Once again, Canada and the United States took the lead on the world stage in an important meeting. Along with World Championships and Olympics, the two countries have met 26 times in 28 finals since 1990.

This dominance is due to the resources deployed and the development structure that allows players to continue playing hockey after school. Indeed, still too few players can take advantage of infrastructures like those available in North America, and a select few can claim to earn a living thanks to their prowess on the ice.

“Imagine a player of 23 years old drafted in the National League, but which has no structure to develop and no salary, imagined Ms. Sauvageau on Monday. Would he continue to play? The answer is no. I think those are the real questions, and of course the real answers.”


Never mind, it's not up to Canadians to slow down. And for those who say that the lack of parity harms the show, Ms. Sauvageau believes that the essential lies beyond the show. According to her, it is rather the feeling of pride that this Canadian victory should inspire.

“I feel like a broken record, launched Ms. Sauvageau. Has Serena Williams been asked to slow down? I was watching Formula 1 from afar at the weekend. It's always two, three, four drivers [who fight for victory]. So there, we have two pilots: the United States and Canada. It's the best of women's hockey.
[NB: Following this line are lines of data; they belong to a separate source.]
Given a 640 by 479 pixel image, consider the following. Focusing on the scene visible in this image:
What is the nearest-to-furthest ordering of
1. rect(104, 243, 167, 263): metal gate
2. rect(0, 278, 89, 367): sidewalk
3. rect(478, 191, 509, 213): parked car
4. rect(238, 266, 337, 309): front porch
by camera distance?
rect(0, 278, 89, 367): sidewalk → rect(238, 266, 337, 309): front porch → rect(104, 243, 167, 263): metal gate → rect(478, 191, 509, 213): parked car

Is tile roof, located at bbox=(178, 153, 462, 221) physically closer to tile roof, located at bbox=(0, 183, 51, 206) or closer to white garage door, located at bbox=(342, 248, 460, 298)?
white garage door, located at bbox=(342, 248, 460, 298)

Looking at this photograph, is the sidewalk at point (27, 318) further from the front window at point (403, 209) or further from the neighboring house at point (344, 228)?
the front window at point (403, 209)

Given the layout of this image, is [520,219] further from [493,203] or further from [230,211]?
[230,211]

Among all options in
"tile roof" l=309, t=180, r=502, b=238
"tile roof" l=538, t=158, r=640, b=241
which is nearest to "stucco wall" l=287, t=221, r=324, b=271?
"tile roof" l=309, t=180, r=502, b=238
We must be proud of it, support it and continue to support it.”

A training World Cup for everyone, even the referees

The Americans have accused their rivals from the North to dive during the final of the Women's World Hockey. These are declarations of good war reflecting the intensity of the rivalry, in the eyes of Danièle Sauvageau.

Striker Abby Roque had been scathing after the loss. “I believe that several members of their team play comedy. I find it ridiculous,” she said bitterly on Sunday, according to the Sportsnet channel.
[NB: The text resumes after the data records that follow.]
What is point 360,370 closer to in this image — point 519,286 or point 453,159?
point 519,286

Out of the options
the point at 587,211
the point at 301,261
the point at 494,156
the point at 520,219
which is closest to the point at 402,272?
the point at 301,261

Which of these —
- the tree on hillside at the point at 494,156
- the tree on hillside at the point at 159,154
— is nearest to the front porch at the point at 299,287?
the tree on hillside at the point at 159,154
Without condoning these kinds of allegations, the boss of Center 21.02 in Montreal believes that the feeling of injustice is becoming inevitable when the referees gauge their level of tolerance to the stakes of the game.

“The officials have decided to let play as they had done in the first game, noted Ms. Sauvageau on Monday. From the moment you let things go and there is an infraction that is called, everything becomes moot on both sides.”


< p>The refereeing may not have been perfect, but just like the players, the women wearing the striped uniform must also have the chance to play on the most beautiful stages in order to progress. Elizabeth Mantha notably had it before breaking the glass ceiling in other circuits such as the American Hockey League (AHL).

“Me, what I may have blamed on the referees is to whistle too quickly with the puck in play, launched Ms. Sauvageau. But it's a question of positioning and habits.”

“We have to make sure that these women who are involved in refereeing are also exposed at the highest possible level. As we see here in Canada, like the Elizabeth Manthas of this world who have refereed Laval Rocket games,” said Ms. Sauvageau.